_Description of the task_: Copy every entry word for word. Skip the pictures.

_Available data_:
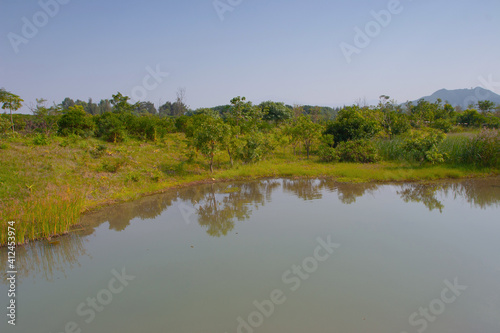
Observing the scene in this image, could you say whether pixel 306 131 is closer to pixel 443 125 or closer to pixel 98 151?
pixel 98 151

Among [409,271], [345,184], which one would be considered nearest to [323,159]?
[345,184]

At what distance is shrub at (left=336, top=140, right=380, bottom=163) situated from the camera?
13.1 meters

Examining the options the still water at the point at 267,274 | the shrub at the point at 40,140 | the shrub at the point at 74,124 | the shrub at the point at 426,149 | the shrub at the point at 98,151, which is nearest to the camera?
the still water at the point at 267,274

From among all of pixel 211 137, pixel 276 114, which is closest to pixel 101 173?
pixel 211 137

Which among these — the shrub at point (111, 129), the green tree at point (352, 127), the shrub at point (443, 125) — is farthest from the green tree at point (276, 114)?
the shrub at point (111, 129)

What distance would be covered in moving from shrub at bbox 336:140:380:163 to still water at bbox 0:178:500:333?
526 centimetres

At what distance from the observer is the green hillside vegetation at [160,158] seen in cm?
765

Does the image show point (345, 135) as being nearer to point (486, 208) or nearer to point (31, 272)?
point (486, 208)

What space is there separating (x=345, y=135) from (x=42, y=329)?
44.9 ft

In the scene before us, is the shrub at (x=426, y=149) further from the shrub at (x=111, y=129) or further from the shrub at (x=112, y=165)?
the shrub at (x=111, y=129)

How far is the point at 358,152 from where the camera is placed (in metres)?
13.2

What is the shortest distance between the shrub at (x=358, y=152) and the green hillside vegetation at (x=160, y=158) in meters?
0.04

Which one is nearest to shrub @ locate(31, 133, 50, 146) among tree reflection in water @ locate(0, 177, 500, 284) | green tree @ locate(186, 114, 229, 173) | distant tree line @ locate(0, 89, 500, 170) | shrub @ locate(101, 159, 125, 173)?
distant tree line @ locate(0, 89, 500, 170)

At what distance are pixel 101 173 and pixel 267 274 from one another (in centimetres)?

_Result of the task_:
Observing the scene in this image, could you say whether pixel 306 131 is closer to pixel 443 125 or closer to pixel 98 151?
pixel 98 151

Among [409,271], [345,184], which one would be considered nearest to [323,159]?
[345,184]

At what distance is shrub at (left=336, top=140, right=380, bottom=163) situated from the camera?
13.1 meters

Examining the options the still water at the point at 267,274 | the shrub at the point at 40,140 | the shrub at the point at 74,124 | the shrub at the point at 426,149 | the shrub at the point at 98,151, which is nearest to the camera?
the still water at the point at 267,274

From among all of pixel 211 137, pixel 276 114, which is closest to pixel 101 173?
pixel 211 137

Which among these — the shrub at point (111, 129), the green tree at point (352, 127), the shrub at point (443, 125) — is farthest from the green tree at point (276, 114)?
the shrub at point (111, 129)

What distance would be covered in moving from shrub at bbox 336:140:380:163 to still water at bbox 0:178:500:333?
526 centimetres

At what distance from the observer is the green hillside vegetation at [160,158] seen in cm?
765

Does the image show point (345, 135) as being nearer to point (486, 208) or nearer to point (31, 272)?
point (486, 208)

What space is there separating (x=345, y=135) from (x=42, y=329)?
44.9 ft

In the scene before us, is the shrub at (x=426, y=149) further from the shrub at (x=111, y=129) or further from the shrub at (x=112, y=165)?
the shrub at (x=111, y=129)

How far is the point at 358,152 from where the camera is placed (in metres)?
13.2

What is the shortest distance between the shrub at (x=358, y=152) and the green hillside vegetation at (x=160, y=158) in meters?
0.04

Which one is nearest to shrub @ locate(31, 133, 50, 146) among tree reflection in water @ locate(0, 177, 500, 284) | green tree @ locate(186, 114, 229, 173) | distant tree line @ locate(0, 89, 500, 170) | shrub @ locate(101, 159, 125, 173)?
distant tree line @ locate(0, 89, 500, 170)

At what distance are pixel 101 173 and pixel 267 274 from one another (in centimetres)?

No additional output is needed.